Yesterday I told you about the panel discussion on Onshoring: Domestic Manufacturing as a Competitive Advantage that I moderated at Kellogg’s Manufacturing Business Conference. Immediately following my panel was a different panel discussion on The Challenges of Outsourcing Manufacturing to China. My panel did a pretty good job of setting them up, and they even apologized for being "the bad guys."
The China panel was made up of very senior executives from some very large companies… Motorola, Emerson, Eaton, and the like. Unfortunately some of them didn’t sign their media waivers, therefore Kellogg asked me (apparently as part of "the media") to not attribute quotes directly to specific panelists. I wonder why…? I won’t speculate, but you can. After listening to them trying to defend their Chinese operations but also telling us about the "challenges," I was left asking why I should even think about outsourcing to China.
So let’s review some of the more notable quotes, perhaps paraphrased a bit due to my furious notetaking that resulted in rather poor penmanship, and not attributing them to any specific panelist.

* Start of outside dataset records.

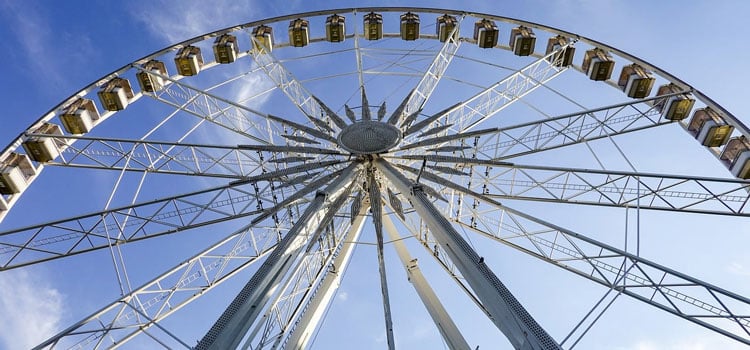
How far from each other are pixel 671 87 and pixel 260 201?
Answer: 601 inches

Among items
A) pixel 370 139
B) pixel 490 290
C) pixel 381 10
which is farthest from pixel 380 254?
pixel 381 10

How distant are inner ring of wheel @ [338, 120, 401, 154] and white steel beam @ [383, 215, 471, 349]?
123 inches

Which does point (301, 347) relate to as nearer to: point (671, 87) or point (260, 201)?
point (260, 201)

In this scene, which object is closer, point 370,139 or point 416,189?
point 416,189

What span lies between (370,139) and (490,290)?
6.82 metres

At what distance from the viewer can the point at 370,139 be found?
14.0 metres

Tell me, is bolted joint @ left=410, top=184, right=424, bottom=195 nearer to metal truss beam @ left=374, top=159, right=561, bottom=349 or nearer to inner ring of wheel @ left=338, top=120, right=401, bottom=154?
metal truss beam @ left=374, top=159, right=561, bottom=349

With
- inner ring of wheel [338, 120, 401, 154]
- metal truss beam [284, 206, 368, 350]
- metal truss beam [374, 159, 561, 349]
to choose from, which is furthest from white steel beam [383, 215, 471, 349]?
metal truss beam [374, 159, 561, 349]

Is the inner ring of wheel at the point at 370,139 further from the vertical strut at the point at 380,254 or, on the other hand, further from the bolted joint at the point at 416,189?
the bolted joint at the point at 416,189

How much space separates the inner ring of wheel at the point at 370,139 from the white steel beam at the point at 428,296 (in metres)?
3.13

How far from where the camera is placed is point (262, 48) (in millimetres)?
18812

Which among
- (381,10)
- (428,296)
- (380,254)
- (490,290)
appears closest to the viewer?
(490,290)

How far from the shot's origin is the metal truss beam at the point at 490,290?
7486mm

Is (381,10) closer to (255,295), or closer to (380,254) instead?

China is littered with the carcasses of companies that offshored for the wrong reasons.
Almost to a one, all of the panelists said they moved to China to capitalize on the emerging Chinese market, not for low cost labor. But yet these companies believe they are justified in moving to China for reasons besides the "huge market."
China has a unique ability to adapt to different business models.

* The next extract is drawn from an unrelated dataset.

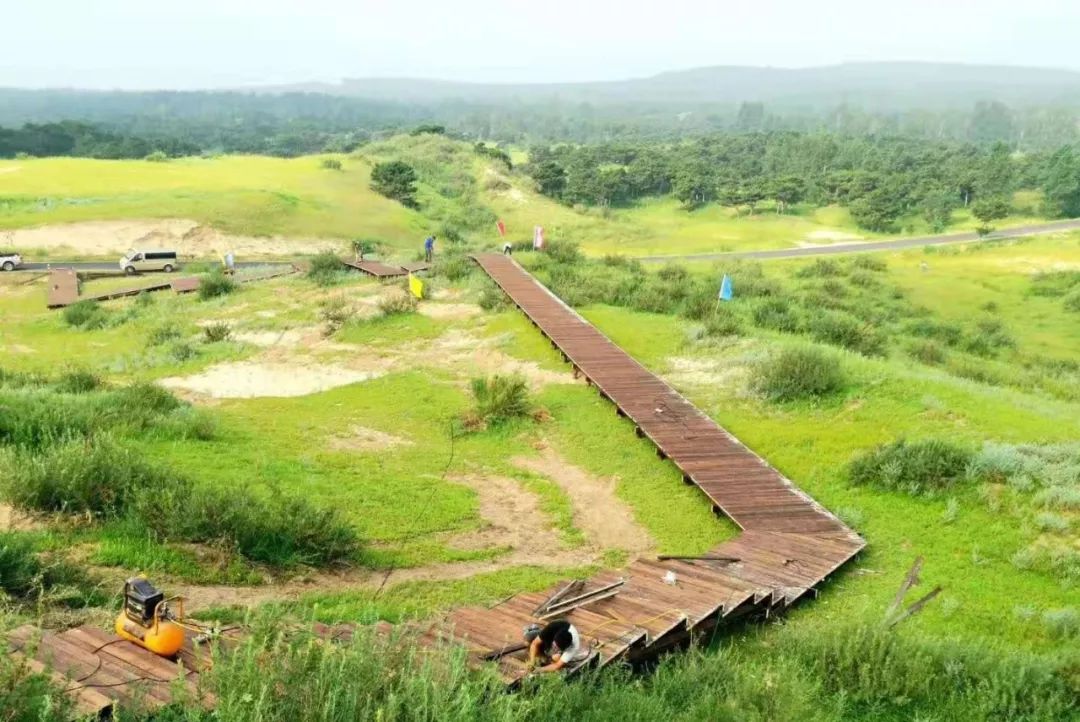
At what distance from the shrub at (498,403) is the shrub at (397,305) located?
10.0 meters

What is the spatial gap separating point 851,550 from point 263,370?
54.9 ft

China has a well-developed supply base, unlike eastern Europe or Latin America.
And what is their due diligence process or perspective when evaluating moving to China?
Instead of trying to justify outsourcing, we force our division managers to justify why they should not be outsourcing to China.
Wow, nice skewing of the decisionmaking process. Companies that move to China simply for labor saving are kidding themselves, because…
China is experiencing double digit wage inflation, particularly among white collar jobs.
Rapid growth is creating a severe labor shortage in some geographical and skills areas.
The biggest challenge is keeping the labor pool "refreshed." Workers are jumping around to learn new skills, not necessarily for more pay.
Boy that sounds like a fun management "challenge." The training costs must be huge, and I’m not really in the business of training the workforce of other companies. Social issues are creating some interesting risk dynamics.
The gap between the poor and rich is widening, and the Chinese government has implicitly promised income "harmonization" in the near future. The people are expecting that to occur.
If something isn’t done about income inequality, there is a large risk of political instability.
Many are expecting a major disruptive social event after the Olympics.
The Olympics mark a "point in time" in China, socially and politically, and many outside of China are severely underestimating the potential significance of that milestone.
Yes, that sounds like a place I’d want to put a multi-billion dollar investment. I was completely unaware of the significance of the Olympics to the Chinese people, but these executives were quite apprehensive of what might happen right afterwards. But as one executive said,
We don’t worry about catastrophic events; I guess out of sight, out of mind.
Yes, from an executive of a multi-billion dollar division. But in all fairness, others had a different take.
I can’t imagine a large company corporate board that doesn’t demand a risk and contingency analysis on major operations.
I wonder what that analysis showed, and what the contingency plan is. It probably involves some globetrotting. But as if social and political risk wasn’t enough, there’s the business itself.
Relationships are more important than the rule of law.
We are willing to take the risk of stolen intellectual property in order to be fast to market.
Companies that set up joint ventures are likely to find that their partner soon becomes their competitor. Joint ventures are seen as short-term learning and knowledge transfer opportunities by the Chinese.
That’s a helluva risk. So basically multinational companies are investing in China, helping them build infrastructure and transfering knowledge, and saying they are "capitalizing on the huge Chinese market." But the Chinese are taking that knowledge and their new riches, creating companies that are rapidly turning into competitors in that same Chinese market, and then expanding internationally.
In 20 years 50% of the Fortune 1000 will be home-grown Chinese companies, competitors to those companies that originally moved to China to capitalize on the huge emerging Chinese market.
Tell me again why I should even think about outsourcing to China?